Graphite installation for Ubuntu

What do you have your retention set to?

I switched mine to the example mentioned a few posts back of:

retention = 5m:30d,15m:90d,1h:1y

But I’m wondering what others are doing. Seeing as we seem to have similar check intervals etc…I’m curious what you use.

I’ve got a 1m, but that’s because I do have a lot of checks that run every 1-2 minutes, as well as the retries in critcal scenarios to see if it recovers quickly or not.

[icinga-hosts]
pattern = ^icinga2\..*\.host\.
retentions = 5m:12w

[icinga-services]
pattern = ^icinga2\..*\.services\.
retentions = 1m:4w, 5m:26w, 15m:1y, 30m:2y

Does having the 1m negatively impact the checks that are set to 5 minutes?

Actually, let’s talk about storage-aggregation.conf for a second.

xFilesFactor is a confusing setting, from the docs:

xFilesFactor should be a floating point number between 0 and 1, and specifies what fraction of the previous retention level’s slots must have non-null values in order to aggregate to a non-null value. The default is 0.5."

I just tell that thing I don’t care how empty it looks, just average my stuff.

[default_average]
pattern = .*
xFilesFactor = 0
aggregationMethod = average
1 Like

Can I change this on a (long) running system without any further doings?

Afaik you have to do some “magic” when changing the retention intervals, when there are already files created.

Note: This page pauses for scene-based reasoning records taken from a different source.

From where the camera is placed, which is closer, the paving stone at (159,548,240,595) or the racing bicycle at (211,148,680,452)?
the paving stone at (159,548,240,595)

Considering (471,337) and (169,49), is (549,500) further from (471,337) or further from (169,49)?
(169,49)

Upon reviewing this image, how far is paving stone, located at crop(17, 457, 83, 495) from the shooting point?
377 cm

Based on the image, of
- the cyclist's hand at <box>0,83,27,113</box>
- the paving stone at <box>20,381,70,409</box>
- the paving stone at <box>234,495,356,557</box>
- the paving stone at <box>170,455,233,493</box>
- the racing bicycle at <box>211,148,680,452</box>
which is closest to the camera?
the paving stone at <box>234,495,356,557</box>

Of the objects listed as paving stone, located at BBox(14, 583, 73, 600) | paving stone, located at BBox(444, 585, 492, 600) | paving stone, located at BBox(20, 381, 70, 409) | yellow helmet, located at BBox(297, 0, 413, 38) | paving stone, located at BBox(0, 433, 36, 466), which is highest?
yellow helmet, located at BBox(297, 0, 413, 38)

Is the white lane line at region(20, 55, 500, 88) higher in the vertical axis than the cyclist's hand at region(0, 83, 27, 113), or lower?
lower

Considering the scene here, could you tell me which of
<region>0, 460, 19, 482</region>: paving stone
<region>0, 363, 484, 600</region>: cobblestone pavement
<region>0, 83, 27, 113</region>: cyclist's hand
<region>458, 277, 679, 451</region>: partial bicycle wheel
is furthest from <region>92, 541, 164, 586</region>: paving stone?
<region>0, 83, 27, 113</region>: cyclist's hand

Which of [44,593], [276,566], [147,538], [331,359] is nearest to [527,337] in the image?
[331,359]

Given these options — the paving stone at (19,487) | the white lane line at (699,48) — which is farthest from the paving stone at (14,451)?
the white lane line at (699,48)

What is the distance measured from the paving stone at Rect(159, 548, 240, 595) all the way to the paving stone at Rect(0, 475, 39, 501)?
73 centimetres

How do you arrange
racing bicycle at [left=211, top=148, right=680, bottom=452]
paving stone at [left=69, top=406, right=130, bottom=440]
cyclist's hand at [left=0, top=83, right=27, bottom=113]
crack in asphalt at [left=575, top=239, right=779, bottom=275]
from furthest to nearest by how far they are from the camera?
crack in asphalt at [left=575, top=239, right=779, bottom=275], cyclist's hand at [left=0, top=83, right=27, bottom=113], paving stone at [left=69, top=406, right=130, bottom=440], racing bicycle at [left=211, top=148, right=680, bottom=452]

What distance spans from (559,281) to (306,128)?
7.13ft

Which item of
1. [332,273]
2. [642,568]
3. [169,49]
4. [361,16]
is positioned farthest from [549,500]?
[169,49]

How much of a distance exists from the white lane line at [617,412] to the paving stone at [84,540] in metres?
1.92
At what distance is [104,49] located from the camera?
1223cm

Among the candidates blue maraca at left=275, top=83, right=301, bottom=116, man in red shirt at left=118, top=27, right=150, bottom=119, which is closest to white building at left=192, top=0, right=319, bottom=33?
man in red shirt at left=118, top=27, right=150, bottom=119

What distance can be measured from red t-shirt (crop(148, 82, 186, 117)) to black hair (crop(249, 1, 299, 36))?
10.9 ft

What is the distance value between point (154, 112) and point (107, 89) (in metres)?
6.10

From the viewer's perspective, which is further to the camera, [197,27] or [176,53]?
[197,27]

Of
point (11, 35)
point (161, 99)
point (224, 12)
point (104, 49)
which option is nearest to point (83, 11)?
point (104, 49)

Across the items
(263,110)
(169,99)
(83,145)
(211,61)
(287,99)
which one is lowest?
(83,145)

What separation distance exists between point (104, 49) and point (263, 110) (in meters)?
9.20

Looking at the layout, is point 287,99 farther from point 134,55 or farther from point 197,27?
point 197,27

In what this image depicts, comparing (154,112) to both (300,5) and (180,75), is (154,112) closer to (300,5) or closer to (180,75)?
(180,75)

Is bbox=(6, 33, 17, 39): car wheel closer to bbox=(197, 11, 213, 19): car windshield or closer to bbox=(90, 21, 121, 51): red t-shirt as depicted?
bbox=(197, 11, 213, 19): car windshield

It’s going to be wherever you have this little guy hiding. I’ve seen a lot of people use find exec with this thing which makes me nervous and you should definitely back up first. Also good for cases where you have a check that runs once an hour and don’t need it wasting disk space.

# whisper-resize.py 
Usage: whisper-resize.py path timePerPoint:timeToStore [timePerPoint:timeToStore]*

timePerPoint and timeToStore specify lengths of time, for example:

60:1440      60 seconds per datapoint, 1440 datapoints = 1 day of retention
15m:8        15 minutes per datapoint, 8 datapoints = 2 hours of retention
1h:7d        1 hour per datapoint, 7 days of retention
12h:2y       12 hours per datapoint, 2 years of retention


Options:
  -h, --help            show this help message and exit
  --xFilesFactor=XFILESFACTOR
                        Change the xFilesFactor
  --aggregationMethod=AGGREGATIONMETHOD
                        Change the aggregation function (average, sum, last,
                        max, min, avg_zero, absmax, absmin)
  --force               Perform a destructive change
  --newfile=NEWFILE     Create a new database file without removing the
                        existing one
  --nobackup            Delete the .bak file after successful execution
  --aggregate           Try to aggregate the values to fit the new archive
                        better. Note that this will make things slower and use
                        more memory.
2 Likes

I came across this blog post that seems to address this as well.

2 Likes

Thank you both, will check on it :slight_smile:

This one is used to tell graphite how much quality we expect in our time series database to make a clean aggregation between archives.

Small Example!

First retention tells Graphite when it should expect a metric, in your case every minute.

1w:4w

(This is our raw data)

00:01:00 icinga2.value 2.0
00:02:00 icinga2.value 10.0
00:03:00 icinga2.value 1.0
00:04:00 icinga2.value 49.0
00:05:00 icinga2.value 38.0
00:06:00 icinga2.value 4.0

Second retention says, okay we want to store 5 minutes for 23 weeks. Now that means Graphite will summarize five 1 minute points to one 5 minute point.

5m:23w

(This is our already aggregated data in a perfect world)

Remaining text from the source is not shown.